** Opening EXTRACT block **

I liked this book a little better than the previous one. I certainly enjoyed the main characters' paths towards love a lot more, Morgan's in particular. Morgan is seen as a bad guy but he has been enslaved for too long and because of a spell he can't run from, he has done things he wished he hadn't. I could really root for him because, despite the bad things and the killings, his core is still good and he wishes he could undo many of the things he was forced to do. I especially liked how, despite all the words he says against it, he retained so many of his good human traits.
Sidonie is human and put in the middle of a fight she should not have anything do with but there is she is nevertheless. Robin, the puck from the previous book, who has been tortured by Isabeau (the true villain) decides to use her a pawn which obviously reveals his more egotistical nature, very unlike the human side he seemed to present in the first book. This puts her in a direct path of Isabeau's schemes and Morgan ends up feeling he has to help her...after all it was by being delighted by her concerts that she was approached by Robin... Sidonie playes her role admirably and I feel she revealed a lot more fortitude than expected, considering everything she goes through. On the other hand, this is set in a fantasy world, so different reactions from the real life ones can apply...
What I liked the best was how these two would slowly work together to try to find a way to rescue Sidonie. It's true Robin was mean by putting her in such a position but all things considered, that was what made it possible for her and Morgan to meet and find they can be a good match. Almost an end justifying the means.... still, I liked how their relationship developed, cautiously at first but when Sidonie had a bit more control of herself in a new world, things evolved rather quickly. They both shared personal things and although that is to be expected if they are going to be a couple in love at some point, I still felt happy that they had someone to trust, especially Morgan.
There are some adventures the characters need to go through, there's conflict and some harsh decisions closer to the end but I feel the author has thought well about how to play things out. It's true some things feel a bit too dramatic but at the same time it makes sense to create such difficulties. This is the way they feel validated in the choices they make and, to be honest, after such personal sacrifices, it does feel like they can be more secure in their path and in their happiness if they feel like they had to earn it... our minds do make us complex!
I had a great time reading this story, I rooted for the good guys, I wanted to see the bad ones punished, I wished the protagonists could find comfort and love in each other. I'm happy these things happened and even more so by having all this part of a fascinating world because, even though some stories in the Elder Races weren't favorites, the world building is very well done and intriguing and, as it always happens in these situations, part of the fun and the appeal is to follow the characters on their lives in such complex but intriguing worlds.
I'm curious about the last book and I'll definitely read it some day.

** Closing EXTRACT block **

* _TASK GOAL_
Reproduce the part of the book review that begins with the words "Sidonie is human" and stops after "ones can apply...". The lines after this book review are separate material and have no connection to it.

** Opening INFORMATION SHOWN block **

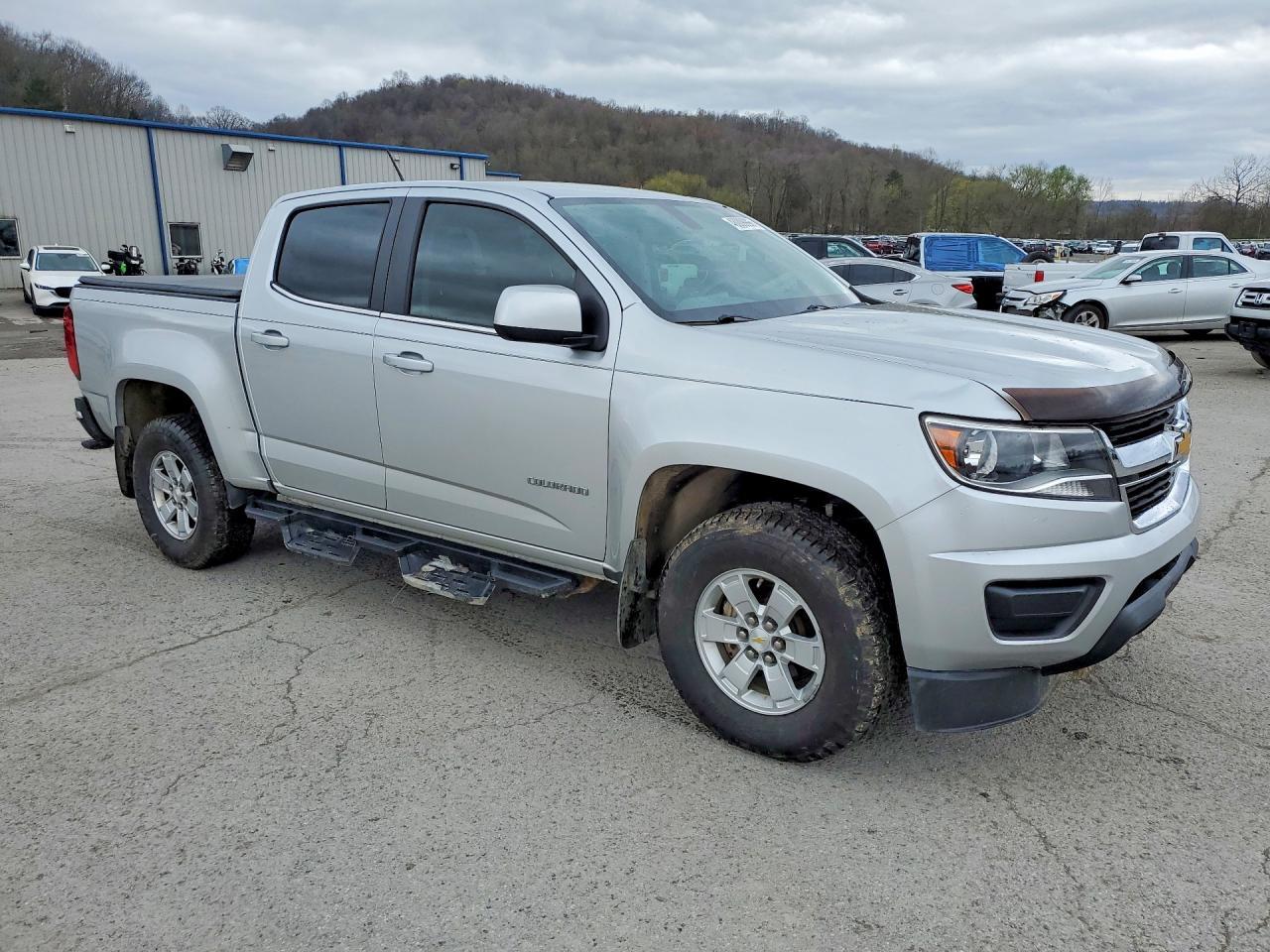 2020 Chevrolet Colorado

** Closing INFORMATION SHOWN block **
** Opening INFORMATION SHOWN block **

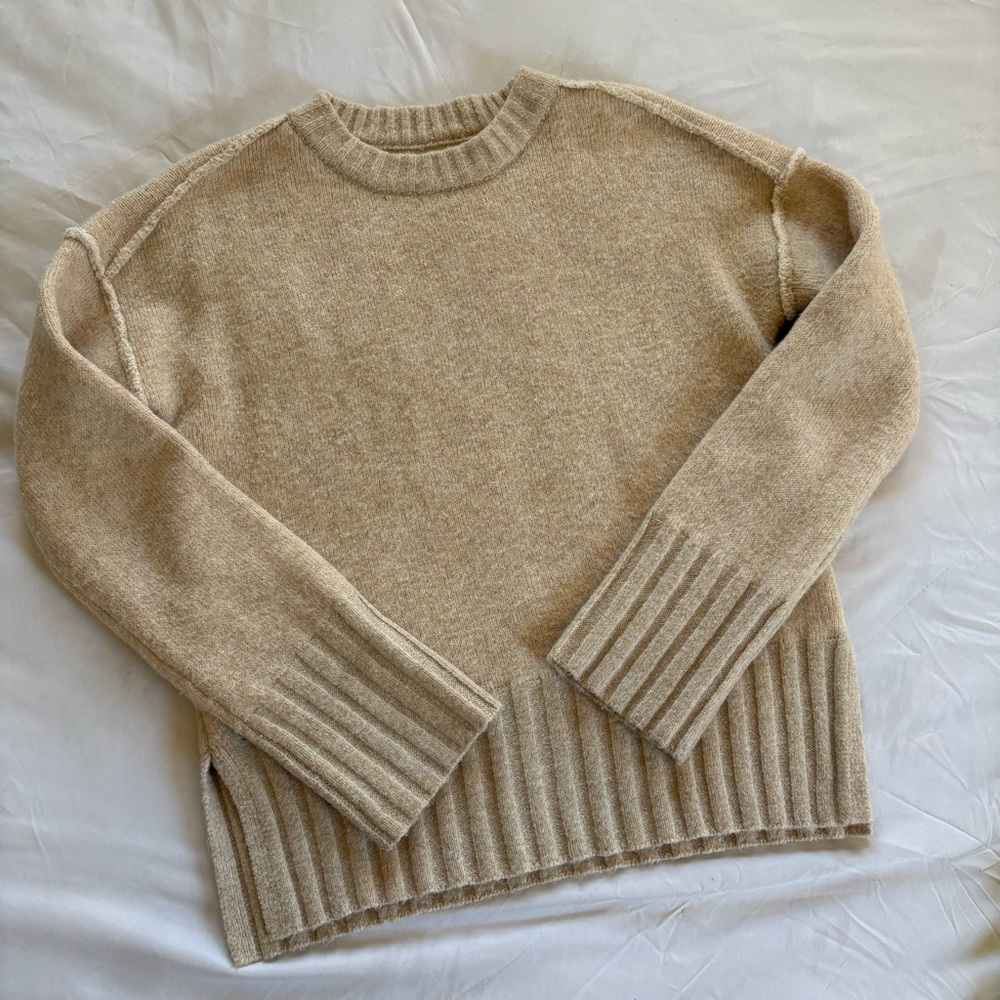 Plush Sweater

** Closing INFORMATION SHOWN block **

* _RESPONSE_
Sidonie is human and put in the middle of a fight she should not have anything do with but there is she is nevertheless. Robin, the puck from the previous book, who has been tortured by Isabeau (the true villain) decides to use her a pawn which obviously reveals his more egotistical nature, very unlike the human side he seemed to present in the first book. This puts her in a direct path of Isabeau's schemes and Morgan ends up feeling he has to help her...after all it was by being delighted by her concerts that she was approached by Robin... Sidonie playes her role admirably and I feel she revealed a lot more fortitude than expected, considering everything she goes through. On the other hand, this is set in a fantasy world, so different reactions from the real life ones can apply...